Data excerpts:
— Start —

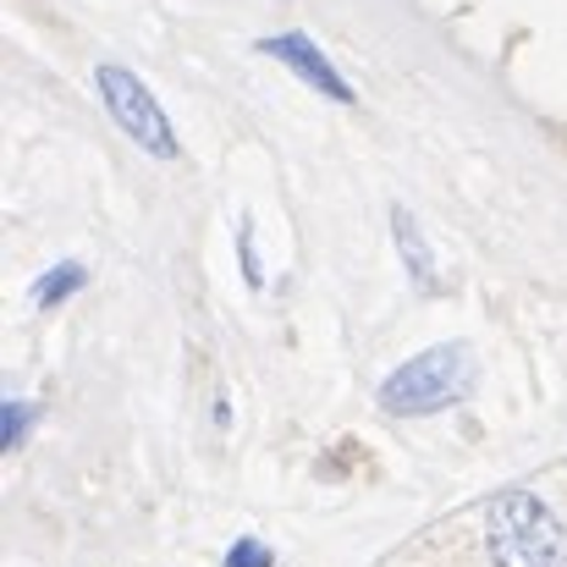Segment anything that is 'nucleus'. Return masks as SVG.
<instances>
[{
    "instance_id": "obj_1",
    "label": "nucleus",
    "mask_w": 567,
    "mask_h": 567,
    "mask_svg": "<svg viewBox=\"0 0 567 567\" xmlns=\"http://www.w3.org/2000/svg\"><path fill=\"white\" fill-rule=\"evenodd\" d=\"M485 546L496 567H567V529L529 491H502L491 502Z\"/></svg>"
},
{
    "instance_id": "obj_2",
    "label": "nucleus",
    "mask_w": 567,
    "mask_h": 567,
    "mask_svg": "<svg viewBox=\"0 0 567 567\" xmlns=\"http://www.w3.org/2000/svg\"><path fill=\"white\" fill-rule=\"evenodd\" d=\"M474 385V353L463 342H441L419 359H408L402 370H391L380 385V408L385 413H402V419H419V413H441L452 402H463Z\"/></svg>"
},
{
    "instance_id": "obj_3",
    "label": "nucleus",
    "mask_w": 567,
    "mask_h": 567,
    "mask_svg": "<svg viewBox=\"0 0 567 567\" xmlns=\"http://www.w3.org/2000/svg\"><path fill=\"white\" fill-rule=\"evenodd\" d=\"M94 83H100V100H105L111 122H116L138 150H150L155 161H177V155H183V144H177V133H172V122H166V111H161V100L150 94L144 78H133L127 66H100Z\"/></svg>"
},
{
    "instance_id": "obj_4",
    "label": "nucleus",
    "mask_w": 567,
    "mask_h": 567,
    "mask_svg": "<svg viewBox=\"0 0 567 567\" xmlns=\"http://www.w3.org/2000/svg\"><path fill=\"white\" fill-rule=\"evenodd\" d=\"M259 55H276V61H287L309 89H320L326 100H337V105H353V89H348V78L326 61V50L309 39V33H270V39H259Z\"/></svg>"
},
{
    "instance_id": "obj_5",
    "label": "nucleus",
    "mask_w": 567,
    "mask_h": 567,
    "mask_svg": "<svg viewBox=\"0 0 567 567\" xmlns=\"http://www.w3.org/2000/svg\"><path fill=\"white\" fill-rule=\"evenodd\" d=\"M391 237H396V248H402V259H408L413 281H419L424 292H435V265H430V248H424V237H419V220H413L402 204L391 209Z\"/></svg>"
},
{
    "instance_id": "obj_6",
    "label": "nucleus",
    "mask_w": 567,
    "mask_h": 567,
    "mask_svg": "<svg viewBox=\"0 0 567 567\" xmlns=\"http://www.w3.org/2000/svg\"><path fill=\"white\" fill-rule=\"evenodd\" d=\"M83 287H89V270L66 259V265H55L50 276H39V281H33V303H39V309H50V303H61V298L83 292Z\"/></svg>"
},
{
    "instance_id": "obj_7",
    "label": "nucleus",
    "mask_w": 567,
    "mask_h": 567,
    "mask_svg": "<svg viewBox=\"0 0 567 567\" xmlns=\"http://www.w3.org/2000/svg\"><path fill=\"white\" fill-rule=\"evenodd\" d=\"M28 424H33V402H6L0 408V446L11 452V446H22V435H28Z\"/></svg>"
},
{
    "instance_id": "obj_8",
    "label": "nucleus",
    "mask_w": 567,
    "mask_h": 567,
    "mask_svg": "<svg viewBox=\"0 0 567 567\" xmlns=\"http://www.w3.org/2000/svg\"><path fill=\"white\" fill-rule=\"evenodd\" d=\"M226 567H276V557H270V546H259V540H237V546L226 551Z\"/></svg>"
},
{
    "instance_id": "obj_9",
    "label": "nucleus",
    "mask_w": 567,
    "mask_h": 567,
    "mask_svg": "<svg viewBox=\"0 0 567 567\" xmlns=\"http://www.w3.org/2000/svg\"><path fill=\"white\" fill-rule=\"evenodd\" d=\"M237 254H243V281L259 287L265 276H259V259H254V226H248V220H243V231H237Z\"/></svg>"
}]
</instances>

— End —

**What to work on:** Extract every line of the rows above that contains the string "path", matching case exactly.

**Answer for the task:**
    "mask_svg": "<svg viewBox=\"0 0 567 567\" xmlns=\"http://www.w3.org/2000/svg\"><path fill=\"white\" fill-rule=\"evenodd\" d=\"M485 546L496 567H567V529L529 491H502L491 502Z\"/></svg>"
    "mask_svg": "<svg viewBox=\"0 0 567 567\" xmlns=\"http://www.w3.org/2000/svg\"><path fill=\"white\" fill-rule=\"evenodd\" d=\"M474 385V353L463 342H441L419 359H408L402 370H391L380 385V408L385 413H402V419H419V413H441L452 402H463Z\"/></svg>"
    "mask_svg": "<svg viewBox=\"0 0 567 567\" xmlns=\"http://www.w3.org/2000/svg\"><path fill=\"white\" fill-rule=\"evenodd\" d=\"M94 83H100V100H105L111 122H116L138 150H150L155 161H177V155H183V144H177V133H172V122H166V111H161V100L150 94L144 78H133L127 66H100Z\"/></svg>"
    "mask_svg": "<svg viewBox=\"0 0 567 567\" xmlns=\"http://www.w3.org/2000/svg\"><path fill=\"white\" fill-rule=\"evenodd\" d=\"M259 55H276V61H287L309 89H320L326 100H337V105H353V89H348V78L326 61V50L309 39V33H270V39H259Z\"/></svg>"
    "mask_svg": "<svg viewBox=\"0 0 567 567\" xmlns=\"http://www.w3.org/2000/svg\"><path fill=\"white\" fill-rule=\"evenodd\" d=\"M391 237H396V248H402V259H408L413 281H419L424 292H435V265H430V248H424V237H419V220H413L402 204L391 209Z\"/></svg>"
    "mask_svg": "<svg viewBox=\"0 0 567 567\" xmlns=\"http://www.w3.org/2000/svg\"><path fill=\"white\" fill-rule=\"evenodd\" d=\"M83 287H89V270L66 259V265H55L50 276H39V281H33V303H39V309H50V303H61V298L83 292Z\"/></svg>"
    "mask_svg": "<svg viewBox=\"0 0 567 567\" xmlns=\"http://www.w3.org/2000/svg\"><path fill=\"white\" fill-rule=\"evenodd\" d=\"M28 424H33V402H6L0 408V446L11 452V446H22V435H28Z\"/></svg>"
    "mask_svg": "<svg viewBox=\"0 0 567 567\" xmlns=\"http://www.w3.org/2000/svg\"><path fill=\"white\" fill-rule=\"evenodd\" d=\"M226 567H276V557H270V546H259V540H237V546L226 551Z\"/></svg>"
    "mask_svg": "<svg viewBox=\"0 0 567 567\" xmlns=\"http://www.w3.org/2000/svg\"><path fill=\"white\" fill-rule=\"evenodd\" d=\"M237 254H243V281L259 287L265 276H259V259H254V226H248V220H243V231H237Z\"/></svg>"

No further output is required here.